Monday, January 15, 2018

A Changing of the Art on Calle 26


A healthy food mural across from Parque del Renacimiento, by Lesivo.
If there's one thing we know, it's that Bogotá has too many parks, police, soup kitchens and schoolbooks - and that's why the city is spending public money painting street art where there already is great street art.

Here are the old murals on Calle 26, sponsored by the city between about the Cementerio Central and the Universidad Nacional.

Street art is great, but Calle 26 had lots of it already.

Why not paint somewhere else, where there isn't great art already?



An indigenous woman, painted by a Peruvian graffiti crew.

A jaguar, icon of Colombia's wildlife, and a coal miner, by Toxicomano.

DATA UNDER STUDY

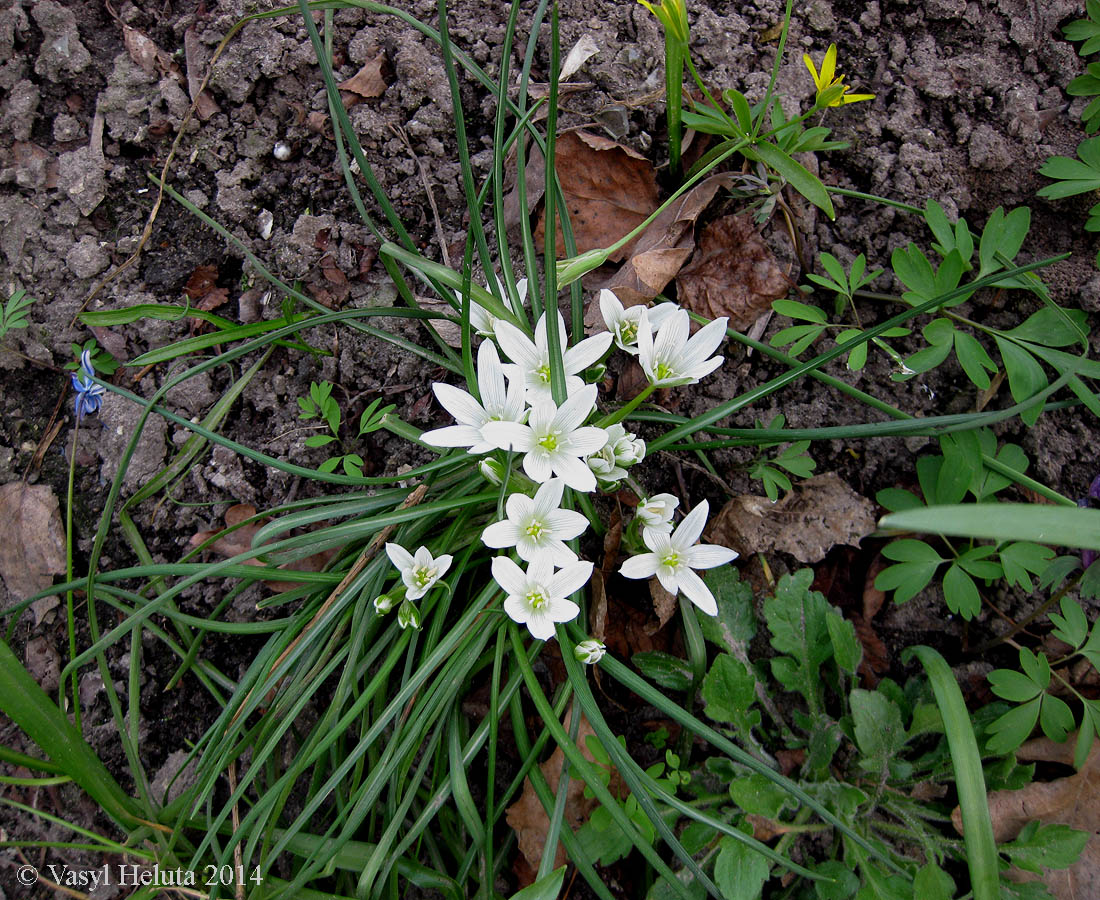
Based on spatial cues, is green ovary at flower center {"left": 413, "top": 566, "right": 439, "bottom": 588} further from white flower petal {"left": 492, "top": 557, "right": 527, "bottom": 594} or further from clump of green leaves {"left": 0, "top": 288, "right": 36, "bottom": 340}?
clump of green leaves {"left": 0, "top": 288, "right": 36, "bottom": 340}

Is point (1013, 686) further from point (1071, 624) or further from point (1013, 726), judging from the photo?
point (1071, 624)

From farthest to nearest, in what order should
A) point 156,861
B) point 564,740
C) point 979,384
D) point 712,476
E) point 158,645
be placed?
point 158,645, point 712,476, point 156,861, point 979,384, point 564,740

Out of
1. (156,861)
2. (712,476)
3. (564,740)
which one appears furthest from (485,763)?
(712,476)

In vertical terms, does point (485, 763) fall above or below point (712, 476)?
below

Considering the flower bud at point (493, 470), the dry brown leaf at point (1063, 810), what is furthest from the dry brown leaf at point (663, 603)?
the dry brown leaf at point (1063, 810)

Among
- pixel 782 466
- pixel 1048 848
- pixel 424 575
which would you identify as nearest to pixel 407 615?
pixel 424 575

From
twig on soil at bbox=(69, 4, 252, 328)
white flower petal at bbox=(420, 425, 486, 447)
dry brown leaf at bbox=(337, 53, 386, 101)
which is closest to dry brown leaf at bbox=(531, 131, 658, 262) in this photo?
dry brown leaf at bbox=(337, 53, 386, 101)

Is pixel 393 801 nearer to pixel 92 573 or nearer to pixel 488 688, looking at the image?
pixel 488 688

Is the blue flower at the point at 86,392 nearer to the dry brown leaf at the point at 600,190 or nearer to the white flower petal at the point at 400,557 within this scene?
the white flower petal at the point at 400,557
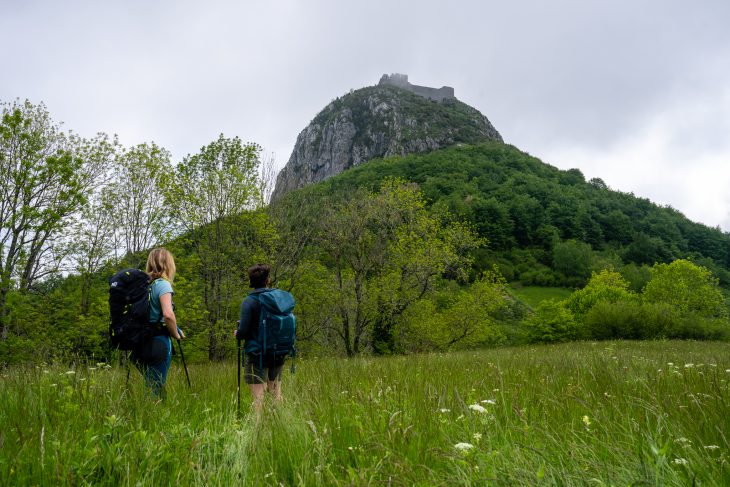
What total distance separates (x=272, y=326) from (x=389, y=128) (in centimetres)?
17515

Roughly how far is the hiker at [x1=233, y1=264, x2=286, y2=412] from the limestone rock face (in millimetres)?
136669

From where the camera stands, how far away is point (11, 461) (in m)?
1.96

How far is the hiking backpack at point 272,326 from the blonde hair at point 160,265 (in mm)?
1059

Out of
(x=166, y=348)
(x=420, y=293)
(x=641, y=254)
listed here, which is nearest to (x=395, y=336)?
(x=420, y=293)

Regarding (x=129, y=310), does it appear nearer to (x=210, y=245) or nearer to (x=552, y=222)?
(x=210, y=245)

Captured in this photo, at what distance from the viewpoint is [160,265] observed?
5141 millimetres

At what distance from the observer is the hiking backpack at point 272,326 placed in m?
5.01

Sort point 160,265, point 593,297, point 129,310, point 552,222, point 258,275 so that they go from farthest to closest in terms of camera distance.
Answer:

WORK TASK 1
In one to three sentences, explain why the author of the post about the Calle 26 murals objects to the city painting new street art there.
WORK TASK 2
Reproduce the part of the post about the Calle 26 murals from "If there's one" up to and including "Peruvian graffiti crew.".
The records have no connection to the post about the Calle 26 murals.

ANSWER BOX 1
The author objects because Calle 26 already had plenty of great street art. The author therefore suggests painting somewhere that doesn't already have great art.

ANSWER BOX 2
If there's one thing we know, it's that Bogotá has too many parks, police, soup kitchens and schoolbooks - and that's why the city is spending public money painting street art where there already is great street art.

Here are the old murals on Calle 26, sponsored by the city between about the Cementerio Central and the Universidad Nacional.

Street art is great, but Calle 26 had lots of it already.

Why not paint somewhere else, where there isn't great art already?



An indigenous woman, painted by a Peruvian graffiti crew.